-- Begin SELECTED TEXT --

Set JVM memory options:

sudo tee /opt/zookeeper/conf/java.env << 'EOF'
export JVMFLAGS="-Xmx2g -Xms2g -XX:+UseG1GC -XX:MaxGCPauseMillis=200"
export ZOO_LOG_DIR=/var/log/zookeeper
export ZOO_LOG4J_PROP="INFO,ROLLINGFILE"
EOF

Start ZooKeeper and Verify the Cluster

Create a systemd service:

sudo tee /etc/systemd/system/zookeeper.service << 'EOF'
[Unit]
Description=Apache ZooKeeper
Documentation=https://zookeeper.apache.org
After=network.target

[Service]
User=zookeeper
Group=zookeeper
Type=forking
Environment="JAVA_HOME=/usr/lib/jvm/java-17-openjdk-amd64"
ExecStart=/opt/zookeeper/bin/zkServer.sh start
ExecStop=/opt/zookeeper/bin/zkServer.sh stop
ExecReload=/opt/zookeeper/bin/zkServer.sh restart
PIDFile=/opt/zookeeper/data/zookeeper_server.pid
Restart=on-failure
RestartSec=10

[Install]
WantedBy=multi-user.target
EOF

sudo systemctl daemon-reload
sudo systemctl enable --now zookeeper

# Check status on all nodes
/opt/zookeeper/bin/zkServer.sh status

Verify the ensemble formed correctly:

# Use 4-letter commands (requires whitelist above)
echo ruok | nc localhost 2181    # Should return "imok"
echo stat | nc localhost 2181    # Shows mode (leader/follower) and stats
echo mntr | nc localhost 2181    # Detailed monitoring data
echo srvr | nc localhost 2181    # Server summary

# Connect with CLI
/opt/zookeeper/bin/zkCli.sh -server 192.168.1.10:2181

ZooKeeper CLI and Data Operations

ZooKeeper stores data as a hierarchical tree of znodes:

# Connect to the ensemble
/opt/zookeeper/bin/zkCli.sh -server 192.168.1.10:2181,192.168.1.11:2181,192.168.1.12:2181

# Within the CLI:
# Create a znode
create /myapp "initial-data"

# Create persistent znode with data
create /myapp/config "host=db.example.com port=5432"

# Create ephemeral znode (deleted when session ends)
create -e /myapp/lock/node-01 "locked"

# Create sequential znode (auto-increments)
create -s /myapp/queue/item- "task-data"

# Read data
get /myapp/config

# Update data
set /myapp/config "host=db2.example.com port=5432"

# List children
ls /myapp

# Get stats
stat /myapp/config

# Watch for changes (prints event when data changes)
get -w /myapp/config

# Delete a znode
delete /myapp/config

# Recursively delete a znode and children
deleteall /myapp

Access Control Lists (ACLs)

ZooKeeper supports ACLs to restrict access to znodes:

# Within zkCli.sh:

# Create a znode with world:anyone:read permission only
create /public "data"
setAcl /public world:anyone:r

# Create a password-protected znode (digest auth)

-- End SELECTED TEXT --
-- Begin INFORMATION PROVIDED --

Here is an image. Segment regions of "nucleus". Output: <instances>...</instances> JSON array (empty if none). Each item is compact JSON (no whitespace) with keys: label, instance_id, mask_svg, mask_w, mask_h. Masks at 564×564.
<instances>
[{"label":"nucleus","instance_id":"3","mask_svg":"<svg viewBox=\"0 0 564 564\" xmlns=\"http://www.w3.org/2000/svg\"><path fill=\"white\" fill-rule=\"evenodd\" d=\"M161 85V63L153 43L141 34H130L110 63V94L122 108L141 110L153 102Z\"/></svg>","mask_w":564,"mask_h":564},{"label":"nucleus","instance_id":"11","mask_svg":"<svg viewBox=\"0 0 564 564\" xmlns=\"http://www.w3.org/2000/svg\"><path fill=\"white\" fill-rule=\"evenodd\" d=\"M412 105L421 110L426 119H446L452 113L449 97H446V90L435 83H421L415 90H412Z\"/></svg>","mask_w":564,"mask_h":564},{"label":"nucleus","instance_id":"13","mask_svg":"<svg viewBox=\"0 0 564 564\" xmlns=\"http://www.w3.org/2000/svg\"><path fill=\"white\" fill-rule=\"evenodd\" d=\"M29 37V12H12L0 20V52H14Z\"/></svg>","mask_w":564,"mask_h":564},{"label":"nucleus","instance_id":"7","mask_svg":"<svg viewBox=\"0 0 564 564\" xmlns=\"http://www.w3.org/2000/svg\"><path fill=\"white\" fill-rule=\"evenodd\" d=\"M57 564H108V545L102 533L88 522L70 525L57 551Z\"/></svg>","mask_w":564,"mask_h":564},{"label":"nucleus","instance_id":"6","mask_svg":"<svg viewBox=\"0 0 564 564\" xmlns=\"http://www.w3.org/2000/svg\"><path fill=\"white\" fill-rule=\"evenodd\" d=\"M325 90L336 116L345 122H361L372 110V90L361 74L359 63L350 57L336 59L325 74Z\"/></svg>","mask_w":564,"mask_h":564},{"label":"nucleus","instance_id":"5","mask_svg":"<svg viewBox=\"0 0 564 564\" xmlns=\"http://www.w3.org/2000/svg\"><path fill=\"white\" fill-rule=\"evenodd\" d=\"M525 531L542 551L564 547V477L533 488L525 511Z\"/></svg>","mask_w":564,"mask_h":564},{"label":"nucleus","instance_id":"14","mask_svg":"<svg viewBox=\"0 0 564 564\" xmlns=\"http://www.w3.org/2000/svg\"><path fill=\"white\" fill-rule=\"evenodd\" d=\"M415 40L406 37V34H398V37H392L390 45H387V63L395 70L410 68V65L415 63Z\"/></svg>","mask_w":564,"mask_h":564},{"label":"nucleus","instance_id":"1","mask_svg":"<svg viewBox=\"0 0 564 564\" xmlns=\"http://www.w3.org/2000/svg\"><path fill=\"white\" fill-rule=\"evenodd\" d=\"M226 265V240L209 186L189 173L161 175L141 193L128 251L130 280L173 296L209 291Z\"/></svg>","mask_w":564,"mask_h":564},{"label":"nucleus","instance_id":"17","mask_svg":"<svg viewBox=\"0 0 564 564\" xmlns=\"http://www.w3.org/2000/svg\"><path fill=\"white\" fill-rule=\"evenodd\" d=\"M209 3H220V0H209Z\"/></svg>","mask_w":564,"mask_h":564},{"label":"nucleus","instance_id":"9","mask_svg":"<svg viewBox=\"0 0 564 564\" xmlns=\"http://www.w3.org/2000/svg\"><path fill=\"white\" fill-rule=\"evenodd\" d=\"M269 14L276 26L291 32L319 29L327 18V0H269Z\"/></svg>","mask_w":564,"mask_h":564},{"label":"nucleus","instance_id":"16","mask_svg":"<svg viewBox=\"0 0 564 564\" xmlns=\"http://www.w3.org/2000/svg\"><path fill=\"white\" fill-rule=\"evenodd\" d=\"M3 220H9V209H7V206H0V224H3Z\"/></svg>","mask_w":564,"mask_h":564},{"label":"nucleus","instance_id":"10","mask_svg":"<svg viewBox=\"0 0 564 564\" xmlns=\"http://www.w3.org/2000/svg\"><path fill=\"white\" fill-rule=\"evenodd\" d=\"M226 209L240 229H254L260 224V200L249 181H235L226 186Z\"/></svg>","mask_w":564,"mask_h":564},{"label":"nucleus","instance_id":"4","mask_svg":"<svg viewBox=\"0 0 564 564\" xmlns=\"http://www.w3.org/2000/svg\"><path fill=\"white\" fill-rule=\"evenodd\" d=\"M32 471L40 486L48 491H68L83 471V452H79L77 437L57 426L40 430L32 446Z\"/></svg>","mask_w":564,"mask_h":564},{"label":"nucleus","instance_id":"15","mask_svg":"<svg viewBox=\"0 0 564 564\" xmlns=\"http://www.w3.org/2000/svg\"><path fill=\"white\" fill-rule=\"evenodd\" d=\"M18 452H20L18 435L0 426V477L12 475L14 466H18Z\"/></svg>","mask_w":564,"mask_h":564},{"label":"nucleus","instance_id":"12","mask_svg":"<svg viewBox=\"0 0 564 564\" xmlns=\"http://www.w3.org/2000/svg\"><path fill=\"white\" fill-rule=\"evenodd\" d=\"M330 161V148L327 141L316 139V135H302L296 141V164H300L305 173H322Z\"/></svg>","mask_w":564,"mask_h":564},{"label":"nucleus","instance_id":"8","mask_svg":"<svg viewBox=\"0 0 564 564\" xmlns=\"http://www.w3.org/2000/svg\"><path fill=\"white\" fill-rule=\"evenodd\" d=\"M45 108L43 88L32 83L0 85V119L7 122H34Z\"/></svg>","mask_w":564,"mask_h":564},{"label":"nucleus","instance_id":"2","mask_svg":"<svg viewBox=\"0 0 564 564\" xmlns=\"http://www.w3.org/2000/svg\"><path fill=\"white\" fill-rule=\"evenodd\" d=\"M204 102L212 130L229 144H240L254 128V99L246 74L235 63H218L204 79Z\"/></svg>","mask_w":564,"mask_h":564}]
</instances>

-- End INFORMATION PROVIDED --

THE REQUEST – Duplicate the portion of the ZooKeeper setup text above character for character, beginning at the words "# Connect to" and stopping after "when session ends)".

WRITTEN REPLY –
# Connect to the ensemble
/opt/zookeeper/bin/zkCli.sh -server 192.168.1.10:2181,192.168.1.11:2181,192.168.1.12:2181

# Within the CLI:
# Create a znode
create /myapp "initial-data"

# Create persistent znode with data
create /myapp/config "host=db.example.com port=5432"

# Create ephemeral znode (deleted when session ends)